» **Selected text**
>>
Asian rarities possible: Bean Goose, Common Pochard, Smew, Tufted Duck, Common & Wood Sandpiper, Common Greenshank, Great Knot, Black-tailed Godwit, Siberian Rubythroat, Eye-browed Thrush & Brambling. Other rarities, e.g., Chinese Pond Heron, Little Stint, Far Eastern Curlew, Brown Shrike, Dusky Thrush, Olive-backed Pipit, Hawfinch have all been recorded, mostly in May & early June.
Arctic Fox, Grizzly Bear, Gray Wolf, Caribou, Moose, Dall Sheep, Sea Otter, Humpback Whale, Musk Ox, a chance for Polar Bear.
Barren tundra, pelagic waters, rocky shorelines.
Cold with high winds possible.
Generally easy with some moderate walks.
Pribilof Islands, Mt McKinley views, Aleut and Eskimo cultures.
Day 1: Arrive in Anchorage
We’ll meet in Anchorage at the Coast International Hotel at 18:30 for dinner downtown at Orso, one of the finest restaurants in Alaska. After dinner, we’ll do an hour or so of initial birding. We can usually find a pair of nesting Pacific Loons close-by and, if we’re lucky, nesting American Dipper.
<<
» **Information provided**
>>
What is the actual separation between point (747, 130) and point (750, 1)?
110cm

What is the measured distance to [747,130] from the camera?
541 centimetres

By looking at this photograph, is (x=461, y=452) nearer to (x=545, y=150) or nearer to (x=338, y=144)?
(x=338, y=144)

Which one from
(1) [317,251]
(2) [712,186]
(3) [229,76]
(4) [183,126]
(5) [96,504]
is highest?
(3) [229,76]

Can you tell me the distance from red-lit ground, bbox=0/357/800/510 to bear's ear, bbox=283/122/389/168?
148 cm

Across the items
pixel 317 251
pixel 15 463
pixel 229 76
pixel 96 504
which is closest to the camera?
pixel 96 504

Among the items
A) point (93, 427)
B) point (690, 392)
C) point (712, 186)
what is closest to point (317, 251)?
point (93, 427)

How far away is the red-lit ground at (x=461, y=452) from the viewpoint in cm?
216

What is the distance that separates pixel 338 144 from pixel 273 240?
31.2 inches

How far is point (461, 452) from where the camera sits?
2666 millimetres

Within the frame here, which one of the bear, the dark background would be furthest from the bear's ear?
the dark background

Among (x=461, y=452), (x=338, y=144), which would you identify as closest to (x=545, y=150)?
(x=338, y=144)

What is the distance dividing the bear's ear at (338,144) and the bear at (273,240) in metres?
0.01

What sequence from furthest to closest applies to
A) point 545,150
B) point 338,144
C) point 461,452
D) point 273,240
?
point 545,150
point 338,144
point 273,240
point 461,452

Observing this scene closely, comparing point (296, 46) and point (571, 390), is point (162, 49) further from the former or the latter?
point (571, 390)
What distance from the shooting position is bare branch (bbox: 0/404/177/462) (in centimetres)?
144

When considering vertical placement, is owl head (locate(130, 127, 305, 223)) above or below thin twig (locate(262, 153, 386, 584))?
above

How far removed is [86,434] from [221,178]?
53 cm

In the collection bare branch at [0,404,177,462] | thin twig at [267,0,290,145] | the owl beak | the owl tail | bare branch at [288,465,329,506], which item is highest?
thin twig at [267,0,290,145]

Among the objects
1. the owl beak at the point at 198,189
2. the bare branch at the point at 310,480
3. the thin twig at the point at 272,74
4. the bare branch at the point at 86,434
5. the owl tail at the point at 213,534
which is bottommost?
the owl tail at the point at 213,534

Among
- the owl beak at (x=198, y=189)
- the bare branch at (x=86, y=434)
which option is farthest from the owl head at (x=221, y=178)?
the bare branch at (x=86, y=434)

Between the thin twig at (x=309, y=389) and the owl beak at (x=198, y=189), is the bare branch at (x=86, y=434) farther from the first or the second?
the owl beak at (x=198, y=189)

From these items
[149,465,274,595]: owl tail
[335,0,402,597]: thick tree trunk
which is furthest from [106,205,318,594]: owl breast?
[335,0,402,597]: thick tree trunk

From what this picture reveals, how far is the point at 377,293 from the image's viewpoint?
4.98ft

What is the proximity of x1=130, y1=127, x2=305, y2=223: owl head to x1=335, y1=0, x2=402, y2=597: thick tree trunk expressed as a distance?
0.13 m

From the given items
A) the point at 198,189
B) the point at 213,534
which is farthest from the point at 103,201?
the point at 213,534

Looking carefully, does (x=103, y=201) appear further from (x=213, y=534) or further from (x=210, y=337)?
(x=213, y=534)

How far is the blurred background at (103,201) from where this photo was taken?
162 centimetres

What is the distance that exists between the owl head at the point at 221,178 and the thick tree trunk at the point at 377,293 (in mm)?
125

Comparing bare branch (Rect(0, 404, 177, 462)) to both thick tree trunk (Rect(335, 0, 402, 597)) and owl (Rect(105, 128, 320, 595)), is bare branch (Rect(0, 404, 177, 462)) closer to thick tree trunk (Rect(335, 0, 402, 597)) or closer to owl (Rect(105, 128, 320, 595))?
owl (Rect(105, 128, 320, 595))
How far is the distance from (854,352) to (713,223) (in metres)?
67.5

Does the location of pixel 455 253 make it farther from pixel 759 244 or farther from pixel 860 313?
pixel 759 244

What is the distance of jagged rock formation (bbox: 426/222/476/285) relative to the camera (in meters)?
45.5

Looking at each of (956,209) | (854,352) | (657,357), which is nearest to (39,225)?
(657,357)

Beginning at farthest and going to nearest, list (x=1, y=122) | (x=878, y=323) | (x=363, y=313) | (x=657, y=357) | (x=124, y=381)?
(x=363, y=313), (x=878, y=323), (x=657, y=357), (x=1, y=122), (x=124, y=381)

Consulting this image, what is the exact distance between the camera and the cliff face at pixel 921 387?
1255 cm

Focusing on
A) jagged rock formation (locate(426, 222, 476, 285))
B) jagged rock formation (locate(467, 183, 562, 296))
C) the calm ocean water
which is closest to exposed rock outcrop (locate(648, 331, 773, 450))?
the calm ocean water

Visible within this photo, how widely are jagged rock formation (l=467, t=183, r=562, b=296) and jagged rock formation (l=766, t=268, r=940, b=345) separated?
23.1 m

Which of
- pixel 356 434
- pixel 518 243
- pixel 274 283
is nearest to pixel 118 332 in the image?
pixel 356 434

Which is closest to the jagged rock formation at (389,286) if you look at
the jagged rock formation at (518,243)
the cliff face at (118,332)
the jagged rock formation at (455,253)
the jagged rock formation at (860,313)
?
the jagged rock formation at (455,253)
<<
» **Task requirements**
(1) Could you reproduce the Alaska tour text starting at "Arctic Fox, Grizzly" and ending at "nesting American Dipper."?
(2) Can you sum up the Alaska tour text in two sentences?
(3) How would you extend the Alaska tour text past its last sentence?

» **Your responses**
(1)
Arctic Fox, Grizzly Bear, Gray Wolf, Caribou, Moose, Dall Sheep, Sea Otter, Humpback Whale, Musk Ox, a chance for Polar Bear.
Barren tundra, pelagic waters, rocky shorelines.
Cold with high winds possible.
Generally easy with some moderate walks.
Pribilof Islands, Mt McKinley views, Aleut and Eskimo cultures.
Day 1: Arrive in Anchorage
We’ll meet in Anchorage at the Coast International Hotel at 18:30 for dinner downtown at Orso, one of the finest restaurants in Alaska. After dinner, we’ll do an hour or so of initial birding. We can usually find a pair of nesting Pacific Loons close-by and, if we’re lucky, nesting American Dipper.

(2) The tour offers chances at Asian rarities such as Smew and Siberian Rubythroat, along with mammals like Grizzly Bear, Caribou, and possibly Polar Bear, across barren tundra, pelagic waters, and rocky shorelines. It begins in Anchorage with dinner at Orso and an hour or so of birding, when a pair of nesting Pacific Loons can usually be found close by.

(3)
Day 2: Flight to St Paul Island
Following a scrumptious breakfast at the Coast, we will proceed to the airport this morning for our flight to St. Paul, departing at about 11:30 with an expected arrival time at about 15:30. After checking into our very comfortable accommodations on St. Paul, we’ll do a bit of birding before dinner, probably getting our first good looks at Red-legged Kittiwake, and chasing any Asian vagrants that may have been discovered recently. Post-dinner, we will continue our exploration of the island, where we will be spending the next three days of our Alaska birding tour.
Days 3 & 4: Birding St Paul Island
After breakfast this morning, we will then bird until lunch, and then again until dinner in the early evening, followed by yet another stint until 22:00 or even later, depending on what we might find. This will be our schedule for our entire stay on the island. We will also spend at least one morning at the sea cliffs observing the vast array of nesting birds. Red-faced and Pelagic Cormorants, Northern Fulmar, Black-legged and Red-legged Kittiwakes, Tufted and Horned Puffins, Common and Thick-billed Murre, and Crested, Parakeet and Least Auklets all breed along these cliffs.
Even Ancient Murrelets are seen in small numbers, and pelagic rarities are annual in Spring, such as Little Auk (Dovekie). We usually find a couple of Steller’s Eiders and Emperor Geese as well, while Yellow-billed Loon is often seen from the shore. An obvious attraction to spending ample time in St. Paul is looking for vagrant species that have been seen here over the years, with possibilities including Wood Sandpiper, Tundra Bean Goose, Smew, Common Pochard, Common Greenshank, Lesser Sand Plover, Common Cuckoo, Brambling, Rustic Bunting and Eye-browed Thrush, Siberian Rubythroat, among many others.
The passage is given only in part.